The Louvre Museum (French: Musée du Louvre) in Paris, France, is the most visited and one of the oldest, largest and most famous art galleries and museums in the world. The Louvre has a long history of artistic and historic conservation, from the Capetian dynasty until today. The building was previously a royal palace, and is famous for holding several of the world's most prestigious works of art, such as Leonardo da Vinci's Mona Lisa, The Virgin and Child with St. Anne, Madonna of the Rocks and Alexandros of Antioch's Venus de Milo. Located in the centre of the city of Paris, between the Rive Droite of the Seine and the rue de Rivoli in the Ier arrondissement, it is accessed by the Palais Royal — Musée du Louvre Metro station. The equestrian statue of Louis XIV constitutes the starting point axe historique, but the palace is not aligned on this axis.
With a record 8.3 million visitors received in 2006, the Louvre is widely seen as the most visited culture and art museum in the world. It's also the most visited monument in Paris.

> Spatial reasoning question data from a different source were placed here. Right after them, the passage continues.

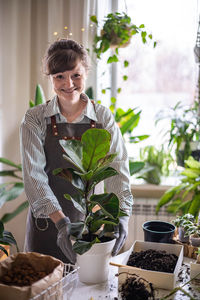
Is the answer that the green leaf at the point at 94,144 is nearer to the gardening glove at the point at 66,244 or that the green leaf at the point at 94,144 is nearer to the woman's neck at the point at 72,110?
the gardening glove at the point at 66,244

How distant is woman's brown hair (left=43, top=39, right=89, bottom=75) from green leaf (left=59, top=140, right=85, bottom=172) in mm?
571

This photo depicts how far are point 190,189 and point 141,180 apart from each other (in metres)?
0.63

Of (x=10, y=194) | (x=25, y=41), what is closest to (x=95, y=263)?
(x=10, y=194)

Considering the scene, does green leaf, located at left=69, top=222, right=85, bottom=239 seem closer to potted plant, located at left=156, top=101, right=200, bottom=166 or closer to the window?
potted plant, located at left=156, top=101, right=200, bottom=166

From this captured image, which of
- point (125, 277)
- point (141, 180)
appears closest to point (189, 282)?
point (125, 277)

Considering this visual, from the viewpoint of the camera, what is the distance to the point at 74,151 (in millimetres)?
1271

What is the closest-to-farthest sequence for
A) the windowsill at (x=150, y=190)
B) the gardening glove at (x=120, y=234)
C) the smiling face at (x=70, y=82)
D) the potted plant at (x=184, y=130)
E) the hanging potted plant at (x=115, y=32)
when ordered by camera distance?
the gardening glove at (x=120, y=234) < the smiling face at (x=70, y=82) < the hanging potted plant at (x=115, y=32) < the potted plant at (x=184, y=130) < the windowsill at (x=150, y=190)

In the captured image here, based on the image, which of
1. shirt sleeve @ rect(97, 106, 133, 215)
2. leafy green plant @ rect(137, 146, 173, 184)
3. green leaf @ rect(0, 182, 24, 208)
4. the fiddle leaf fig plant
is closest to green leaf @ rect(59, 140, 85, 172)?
the fiddle leaf fig plant

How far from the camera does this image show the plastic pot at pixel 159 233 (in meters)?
1.53

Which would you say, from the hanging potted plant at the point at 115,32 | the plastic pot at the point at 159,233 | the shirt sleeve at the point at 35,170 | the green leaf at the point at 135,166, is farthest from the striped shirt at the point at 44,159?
the hanging potted plant at the point at 115,32

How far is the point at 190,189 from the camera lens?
9.12 ft

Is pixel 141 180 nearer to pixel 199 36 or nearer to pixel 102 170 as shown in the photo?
pixel 199 36

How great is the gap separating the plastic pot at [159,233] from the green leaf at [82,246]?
1.25 feet

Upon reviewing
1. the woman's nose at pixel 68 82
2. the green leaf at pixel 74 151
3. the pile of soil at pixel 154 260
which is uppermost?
the woman's nose at pixel 68 82
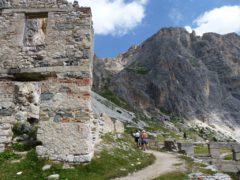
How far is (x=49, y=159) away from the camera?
505 inches

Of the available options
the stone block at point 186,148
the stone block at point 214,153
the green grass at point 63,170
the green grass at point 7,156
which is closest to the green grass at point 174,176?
the green grass at point 63,170

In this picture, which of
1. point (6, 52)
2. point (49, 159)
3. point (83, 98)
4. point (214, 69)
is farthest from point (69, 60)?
point (214, 69)

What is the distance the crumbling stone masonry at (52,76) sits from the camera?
43.1 ft

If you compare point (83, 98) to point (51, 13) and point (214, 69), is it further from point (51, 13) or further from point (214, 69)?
point (214, 69)

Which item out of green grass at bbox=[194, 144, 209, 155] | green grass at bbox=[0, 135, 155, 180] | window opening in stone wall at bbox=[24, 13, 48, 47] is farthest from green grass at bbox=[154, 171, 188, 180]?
green grass at bbox=[194, 144, 209, 155]

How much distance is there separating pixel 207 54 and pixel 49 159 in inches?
5942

Notre Dame de Paris was one of the first Gothic cathedrals, and its construction spanned the Gothic period. Its sculptures and stained glass show the heavy influence of naturalism, giving them a more secular look that was lacking from earlier Romanesque architecture.
Notre Dame de Paris was among the first buildings in the world to use the flying buttress. The building was not originally designed to include the flying buttresses around the choir and nave after the construction began and the thinner walls (popularized in the Gothic) grew ever higher, stress fractures began to occur as the walls pushed outward. The buttresses were added to prevent further deterioration. For many years, the buttresses were reviled as it was said they looked "like scaffolding" someone had forgotten to remove and gave the cathedral an "unfinished" look.

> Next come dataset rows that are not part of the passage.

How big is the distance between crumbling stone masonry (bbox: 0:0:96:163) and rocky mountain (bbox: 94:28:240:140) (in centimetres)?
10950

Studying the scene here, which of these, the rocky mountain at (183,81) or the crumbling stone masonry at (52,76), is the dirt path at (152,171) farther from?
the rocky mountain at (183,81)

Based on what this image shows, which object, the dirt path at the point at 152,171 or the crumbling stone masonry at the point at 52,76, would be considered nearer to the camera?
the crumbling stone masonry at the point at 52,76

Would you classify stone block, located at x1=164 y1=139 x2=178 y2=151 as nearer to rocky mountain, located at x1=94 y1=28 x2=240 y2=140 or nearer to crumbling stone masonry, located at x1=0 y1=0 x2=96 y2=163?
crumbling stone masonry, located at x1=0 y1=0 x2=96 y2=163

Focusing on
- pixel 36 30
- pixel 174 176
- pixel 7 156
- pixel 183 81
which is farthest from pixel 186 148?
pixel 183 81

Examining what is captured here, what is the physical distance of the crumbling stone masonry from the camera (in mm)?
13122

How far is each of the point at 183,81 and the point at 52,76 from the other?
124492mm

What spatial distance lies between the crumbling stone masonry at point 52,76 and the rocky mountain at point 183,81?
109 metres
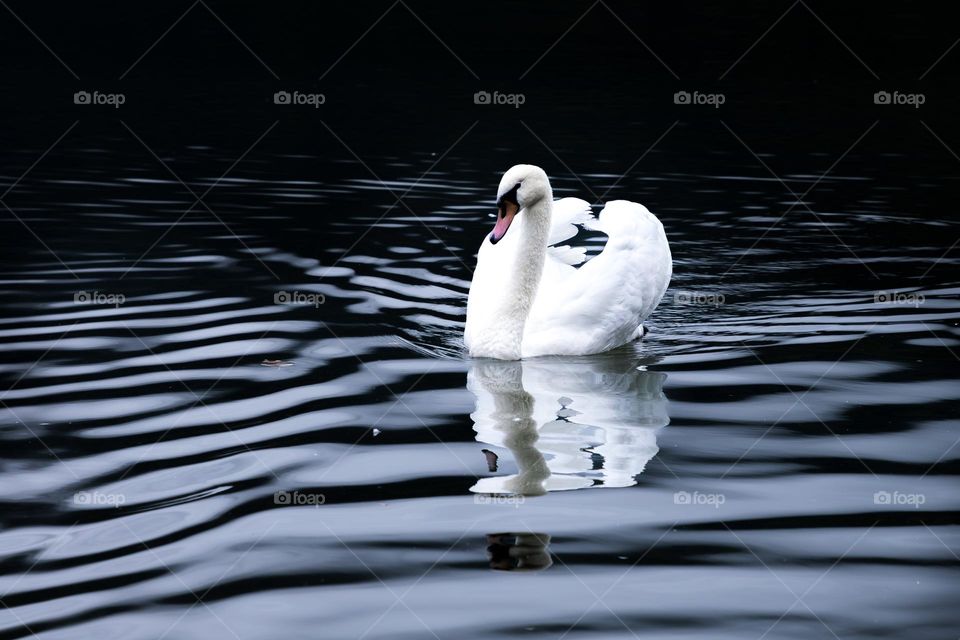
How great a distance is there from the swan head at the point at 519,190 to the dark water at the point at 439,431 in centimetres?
99

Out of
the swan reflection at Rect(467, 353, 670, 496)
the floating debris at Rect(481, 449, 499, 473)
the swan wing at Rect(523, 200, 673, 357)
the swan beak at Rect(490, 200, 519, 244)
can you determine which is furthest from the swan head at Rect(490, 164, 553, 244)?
the floating debris at Rect(481, 449, 499, 473)

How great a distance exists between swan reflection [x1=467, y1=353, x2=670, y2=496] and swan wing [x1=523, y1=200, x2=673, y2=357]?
14 cm

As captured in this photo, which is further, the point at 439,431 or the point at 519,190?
the point at 519,190

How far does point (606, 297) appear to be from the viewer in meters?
8.59

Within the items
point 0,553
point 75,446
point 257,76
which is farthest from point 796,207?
point 257,76

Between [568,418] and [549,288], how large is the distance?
208 cm

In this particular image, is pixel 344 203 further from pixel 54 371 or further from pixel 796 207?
pixel 54 371

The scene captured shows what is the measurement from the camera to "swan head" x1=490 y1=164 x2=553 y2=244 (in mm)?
8539

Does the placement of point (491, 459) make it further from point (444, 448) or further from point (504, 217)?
point (504, 217)

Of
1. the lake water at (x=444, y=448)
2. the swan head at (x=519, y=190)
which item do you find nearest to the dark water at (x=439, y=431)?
the lake water at (x=444, y=448)

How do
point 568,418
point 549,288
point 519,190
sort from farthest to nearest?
1. point 549,288
2. point 519,190
3. point 568,418

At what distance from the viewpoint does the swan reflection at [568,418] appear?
6.39 m

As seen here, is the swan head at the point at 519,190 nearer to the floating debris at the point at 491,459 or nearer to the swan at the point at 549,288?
the swan at the point at 549,288

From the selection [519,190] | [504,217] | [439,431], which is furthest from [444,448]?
[519,190]
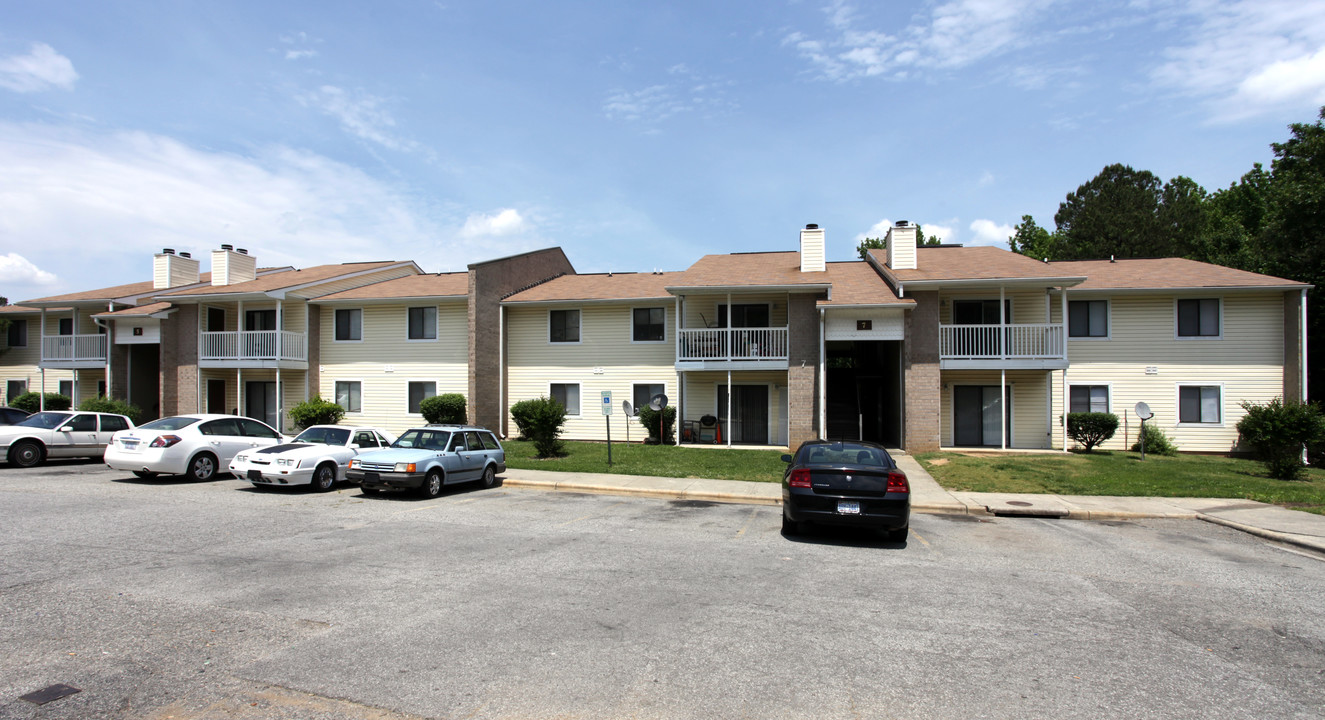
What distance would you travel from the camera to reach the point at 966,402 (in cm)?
2400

The western façade of the cathedral is the single most well-known feature. It is divided into three distinct levels, a holdover from Romanesque architecture. The image to the right indicates some of the west front's most significant features. - Preceded by a Gallo-Roman temple to Jupiter, a Christian basilica, and a Romanesque church, construction of Notre Dame de Paris began in 1163 during the reign of Louis VII. Pope Alexander III laid the foundation stone. The idea to replace the Romanesque church occupying the site - the Cathedral of St. Etienne (founded by Childebert I in 528) - was that of Bishop Maurice de Sully (who died in 1196). (Some accounts claim that there were two churches existing on the site, one to the Virgin Mary, the other to Saint Stephen.) Construction was completed roughly 200 years later in about 1345. The choir was completed in 1182; the nave in 1208, and the west façade and towers circa 1225-1250 (even though the towers are considered "massive", they are still incomplete). A series of chapels were added to the nave during the period 1235-50, and during 1296-1330 to the apse (Pierre de Chelles and Jean Ravhoey). The transept crossings were built in 1250-67 by Jean de Chelles and Pierre de Montreuil (also the architect of the Sainte-Chapelle). It was essentially completed according to the original plans.

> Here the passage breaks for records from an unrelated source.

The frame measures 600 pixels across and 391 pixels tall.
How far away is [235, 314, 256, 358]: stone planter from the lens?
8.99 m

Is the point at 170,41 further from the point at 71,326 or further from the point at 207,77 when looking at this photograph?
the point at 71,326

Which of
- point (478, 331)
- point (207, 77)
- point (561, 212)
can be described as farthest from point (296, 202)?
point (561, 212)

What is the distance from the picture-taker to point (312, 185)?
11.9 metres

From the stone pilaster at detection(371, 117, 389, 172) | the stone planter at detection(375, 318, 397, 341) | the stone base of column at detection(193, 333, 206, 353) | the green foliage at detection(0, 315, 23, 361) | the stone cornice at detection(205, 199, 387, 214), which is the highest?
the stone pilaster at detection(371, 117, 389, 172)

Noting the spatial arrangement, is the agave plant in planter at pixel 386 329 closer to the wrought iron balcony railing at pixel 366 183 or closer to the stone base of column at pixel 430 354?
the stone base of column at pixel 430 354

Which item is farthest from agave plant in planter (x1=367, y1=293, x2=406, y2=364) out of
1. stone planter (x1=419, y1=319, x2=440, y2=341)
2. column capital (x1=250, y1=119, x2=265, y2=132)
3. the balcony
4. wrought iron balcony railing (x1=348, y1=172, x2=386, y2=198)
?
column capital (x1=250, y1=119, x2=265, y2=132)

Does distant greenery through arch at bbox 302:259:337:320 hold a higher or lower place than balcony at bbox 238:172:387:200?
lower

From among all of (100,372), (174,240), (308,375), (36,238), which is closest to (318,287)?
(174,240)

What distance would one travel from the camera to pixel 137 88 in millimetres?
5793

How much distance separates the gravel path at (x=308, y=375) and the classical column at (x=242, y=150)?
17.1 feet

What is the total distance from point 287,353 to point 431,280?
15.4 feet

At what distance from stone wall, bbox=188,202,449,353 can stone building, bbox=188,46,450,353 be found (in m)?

Though several organs were installed in the cathedral over time, the earliest ones were inadequate to the building. The first noteworthy organ was finished in the early 1700s by the noted builder Cliquot. Some of Clicquot's original pipework in the pedal division continues to sound from the organ today, almost 270 years after being installed. The organ was almost completely rebuilt and expanded in the nineteenth century by Aristide Cavaillé-Coll. The position of titular organist at Notre-Dame is considered as one of the most prestigious organist posts in France, along with the titulaire post of Saint Sulpice in Paris, Cavaillé-Coll's largest instrument. The organ has 7800 pipes with 900 classified as historical. The organ has 109 stops, five 56-key manuals and a 32-key pedalboard. In December of 1992 work was completed on the organ that fully computerized the organ under 3 LANs (Local Area Networks). Among the best-known organists at Notre Dame was Louis Vierne, who held this position from 1900 to 1937. Under his tenure, the Cavaillé-Coll organ was modified in its tonal character, notably in 1902 and 1932. Pierre Cochereau initiated further alterations (many of which were already planned by Louis Vierne), including the electrification of the action between 1959 and 1963 (the original Cavaillé-Coll console, which can still be seen at the organ loft as a tribute to Louis Vierne, was replaced by a new console in Anglo-American style) and the addition of further stops between 1965 and 1972, notably in the pedal division, the recomposition of the mixture stops, and finally the adding of three horizontal reed stops "en chamade". After Cochereau's sudden death in 1984, four new titular organists were appointed at Notre Dame in 1985: Jean-Pierre Leguay, Olivier Latry, Yves Devernay (who died in 1990), and Philippe Lefévre. This was reminiscent of the eighteenth century practice of the cathedral having four titular organists, each one playing for three months of the year. Beginning in 1989, another restoration to the instrument was undertaken, which was completed in 1992.